Linear Algebra

\( \)

Linear algebra is the branch of mathematics concerning linear equations and numbers represented in scalars, vectors, matrices, and tensors. As activations, parameters or weights in machine learning and neural networks are usually denoted as vectors, matrices or tensors, Linear Algebra is central to the underlying theory of machine learning.

Set of Numbers

Scalars, vectors, matrices, and tensors are containing numbers, and these numbers belong to sets of numbers. There are a few common sets of numbers:

\(\mathbb{N}\) represents the set of positive integers \((1, 2, 3, 4, …)\) (dependent on the actual definition 0 belongs to this set or not).

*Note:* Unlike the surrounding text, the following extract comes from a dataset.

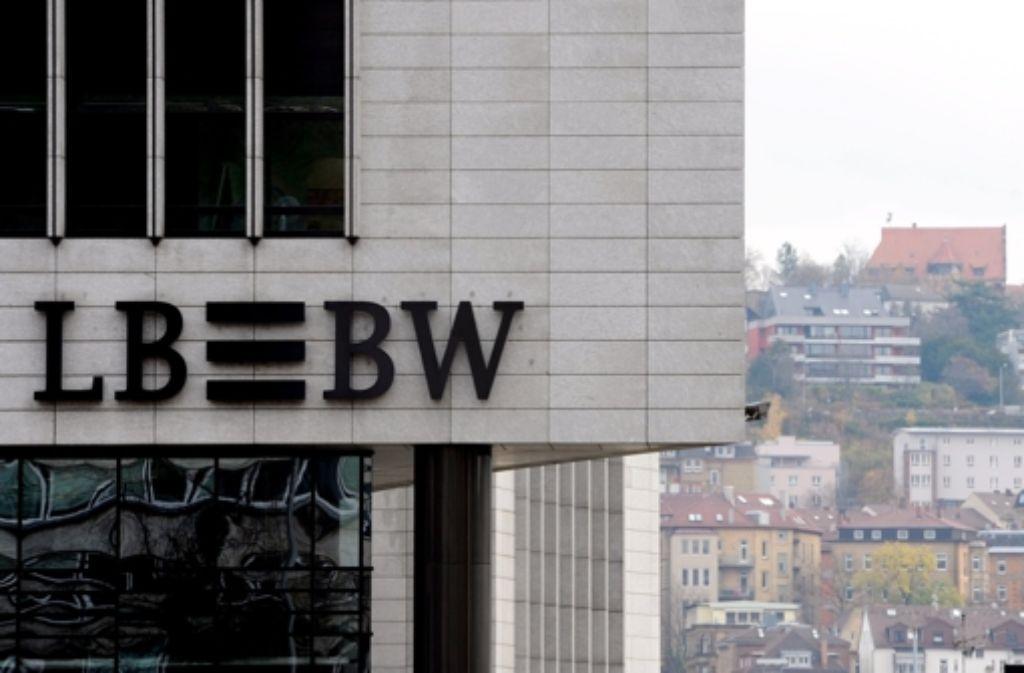Das Aktionärstreffen hat den Weg für die Kapitalumwandlung der LBBW freigemacht. Foto: dpa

\(\mathbb{Z}\) represents the set of negative, zero and positive integers \((…, -4, -3, -2, -1, 0, 1, 2, 3, 4, …)\).

\(\mathbb{Q}\) represents the set of rational numbers (numbers that may be expressed as a fraction of two integers).

\(\mathbb{R}\) represents the set of real-valued numbers, which contains the rational numbers (\(\mathbb{Q}\)) and the non-rational numbers like \(\pi\) or \(\sqrt{2}\). In the following, scalars, vectors, matrices, or tensors are usually containing numbers from the set \(\mathbb{R}\).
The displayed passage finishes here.